Demek sıdk mühim meseledir. Ashâb-ı kirâmın yaşantılarına baktığımızda da doğruluk ve samimiyetin onların en genel özelliklerinden olduğunu görürüz.
Gazali “Sıdk niyetle olur.” der.
Ona göre kişinin amellerindeki niyet sadace Allah olmalıdır. İnsanların teveccühünü istemek, onlardan bir şeyler ummak gibi şeylerden kurtulmak gerektiği gibi, insan kendi istek ve arzularının esaretinden de kurtulmalı; kendisi için takdir olunana razı olmalıdır. İşte ancak böyle kulluk sıdk üzeredir. Sıdk azim ister, azmetmekle olur. Sıddîk daima iyiliğe azmetmeye kendinde kuvvet bulan kimsedir.
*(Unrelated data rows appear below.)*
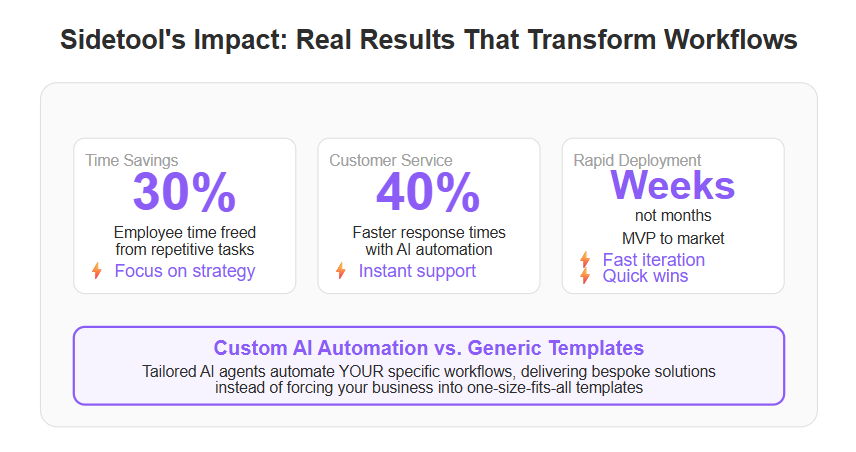 Sidetool's Impact: Real Results That Transform Workflows

Time Savings
30%
Employee time freed from repetitive tasks
Focus on strategy

Customer Service
40%
Faster response times with AI automation
Instant support

Rapid Deployment
Weeks
not months
MVP to market
Fast iteration
Quick wins

Custom AI Automation vs. Generic Templates
Tailored AI agents automate YOUR specific workflows, delivering bespoke solutions instead of forcing your business into one-size-fits-all templates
Ve o kişi bu azminde vefalıdır. “Onlar Allah’a olan ahidlerini doğruladılar.” (Ahzab, 23) buyurulmuştur.
Sıddîk, Allah’a ve Resulüne vasıl olma niyetinin gerektirdiği cihadı (nefsiyle olan cihadı) son nefese kadar terk etmeyen kişidir. Efendimiz de bir hadis-i şeriflerinde: “Kul doğru söyleye söyleye, doğruluğu araya araya sonunda Allah katında «sıddîk» olarak kaydedilir.” buyurdu. (Buhârî, Edeb 69; Müslim, Birr 102-104)
Sıddîk olanların âlemi sadıklara göre çok daha geniş ve ihatalıdır, dolayısıyla her sıddîk aynı zamanda sadıktır ama her sâdık ve muhlis (ihlas sahibi) kişi sıddîkiyet mertebesinde değildir.
Kullukta samimiyet, yaptığımız iş ve amellerde niyeti yalnızca Allah için tutabilmektir. İnsanın niyeti halis olduğunda ne niyetini ne de amelini aşikâr etme ihtiyacı duymaz, Allah’ın bilmesi kendine yeter, bununla tatmin bulur ve memnun olur. Şayet amelini, niyetini veya Allah’ın kendisine bahşettiği hususiyeti birilerine duyurmak istiyorsa, insanların teveccühünü istiyordur. İmanın zevkini tatmamış, Allah’ın kendisinden haberdar olması gönlünü tatmine getirmemiş ki insanlara perestiş etmiştir.
Kullukta samimiyet, her şeyini konuşup açık etmek değildir. Allah’ın zaten kendisini biliyor olmasıyla seve seve iktifa ekmektir.